Aspecto Industrial do Concelho

Vale de Cambra 1957
Pórtico Solar Areias

Vale de Cambra viveu apegado durante muitos anos quase exclusivamente à indústria de lacticínios.

Pequenas fábricas disseminadas por todo o concelho, e tendo como material indispensável apenas umas simples batedeiras, desnatadeiras e recipientes de leite, assim iam fabricando a manteiga e mesmo o próprio queijo, aproveitando-se das condições privilegiadas dos pastos verdejantes do vale para apascentação de vacas.

Mais tarde, porém, toda essa pequena indústria lacticinária houve que reconhecer as condições deficientes em que recorria ao mercado e a necessidade de se criar um empório de que aproveitasse a economia local.

Talvez não tivesse sido fácil, mas por carta de lei, todas as indústrias se viram obrigadas a fundir em duas apenas, e esse empório surge nas firmas Lacto Lusa, Ltd.ª e Martins & Rebelo, para assim o concelho se tornar, em lacticínios, o maior do País.

A par desta indústria desenvolveu-se também a de serração e caixotaria.

Casa das Cerejeiras

A princípio por rudimentares processos, e actualmente dentro da mais perfeita evolução da técnica.

É uma indústria próspera e para esse factor contribui a vasta região arborífera que Cambra é. Depois da serração e caixotaria surge a indústria de latoaria.

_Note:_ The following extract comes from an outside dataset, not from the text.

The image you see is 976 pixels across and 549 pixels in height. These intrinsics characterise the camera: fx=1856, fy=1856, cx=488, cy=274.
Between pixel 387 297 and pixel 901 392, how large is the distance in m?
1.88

Milhares e milhares de latas, com estampados dos mais lindos motivos, saem diàriamente das fábricas a caminho do grande comércio.

Chega a ser quase incrível como esta indústria se desenvolveu aqui. Perfeita, tècnicamente perfeita, pode-se dizer sem receio de desmentido que nenhuma região do País pode hoje fazer confronto à indústria latoeira de Vale de Cambra.

Como sugestão, diremos, afinal, que é pena se não aproveitem motivos desta região para a própria litografia das latas.

Isso daria uma maior difusão à terra e à própria originalidade dos motivos. A sugestão aqui fica.